No mais “verde” dos mundos, depois de você ter estacionado o seu Roadster na garagem e o ligado a uma tomada para ser recarregado durante a noite, a energia viria do sol, do vento e de outras fontes renováveis. Mas, mesmo assim, ainda há o problema do armazenamento de energia – o sol não brilha à noite, e o vento não sopra 24 horas por dia. Atualmente, a solução é guardar os raios diurnos numa bateria de baterias no porão. Mas, se a cientista de materiais Deborah Chung, da Suny-Buffalo, estiver certa, poderemos transformar a própria estrutura das nossas casas em baterias. Ela está trabalhando em uma tecnologia na qual “plugar na parede” vai querer dizer mesmo “plugar na parede”. “Todo mundo está simplesmente olhando para baterias pequenas”, diz Chung. “Isso é maravilho, é ótimo. Mas seria bom se as pessoas pudessem saltar para fora dessa caixa e olhar ainda mais além. Se as estruturas puderem armazenar energia, isso realmente abre bastante o horizonte. Estruturas de concreto estão por todo lado.”
O concreto é um material poroso, feito com uma mistura de água e cimento — e a água funciona como eletrólito, embora não muito eficiente. Quando Chung colocou um ânodo e um cátodo numa laje de concreto, ela conseguiu produzir alguns microwatts por hora por quilo. Isso é suficiente para alimentar um ou dois aparelhos auditivos. “O que eu estabeleci é a viabilidade científica básica”, diz Chung. “É necessário fazer muito mais pesquisa para deixar a densidade energética em ponto de bala, e para torná-la recarregável.”
Mundo sem fio
Em um mundo que se tornou sem fio, parece francamente antiquado plugar algo tão tecnologicamente avançado quanto um carro elétrico em uma parede com um fio. Mas pesquisadores do Laboratório de Dinâmica Energética da Universidade Estadual de Utah dizem que não precisamos fazer isso. Eles desenvolveram o protótipo de um sistema energético sem fio que bombearia a eletricidade para os carros em movimento. A solução deles poderia afinal resolver o problema carro/bateria, ao retirar totalmente a energia do carro.

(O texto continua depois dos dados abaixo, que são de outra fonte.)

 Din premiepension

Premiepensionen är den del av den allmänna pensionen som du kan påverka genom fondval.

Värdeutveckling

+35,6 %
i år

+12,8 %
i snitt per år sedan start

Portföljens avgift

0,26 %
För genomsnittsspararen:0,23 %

O truque consiste na ressonância magnética acoplada. Basicamente, uma grande bobina sob a pista seria ativada quando um carro se aproximasse, gerando um campo magnético. O campo pode ser moldado e afinado para uma frequência específica, permitindo que a eletricidade seja recebida por uma bobina receptora sob o assoalho do carro. “Tesla teve a ideia da energia sem fio há cem anos”, observa Jeff Muhs, diretor do laboratório. “Há cerca de quatro anos, ela se tornou tecnicamente viável.”
Ao menos inicialmente, a bateria continuaria sendo um elemento essencial. Com a expansão do número de carros elétricos nos próximos anos, as bobinas de Muhs poderiam ser enterradas em estacionamentos, em garagens e em “postos de abastecimento” sem fios. Posteriormente, poderiam ser incorporadas às ruas e rodovias. No fim das contas, no entanto, se a tecnologia de transferência energética sem fio provar ser a resposta,toda rodovia, estrada vicinal, beco e entrada de garagem seriam equipadas para emitir pulsos energéticos para osveículos totalmente elétricos que deslizarão sobre eles. “Daqui a 30 ou 40 anos, você teria esse sistema totalmente integrado”, diz Muhs. “Você veria todos os Estados americanos tendo uma faixa — talvez a ‘faixa de carregamento rápido’ —, e estaríamos afinando nosso sistema para continuar a expandir a rede de vias elétricas.”
Atualmente, no entanto, os protótipos para transferênciaenergética sem fio, os compostos de carbono e futurismos similares caberiam no porta-malas de um Prius. Até eles saírem do chão e pegarem a estrada, continuaremos dependentes do lítio. E os flamingos, serenamente apoiados em uma perna, podem ter de procurar outro lugar para se equilibrarem.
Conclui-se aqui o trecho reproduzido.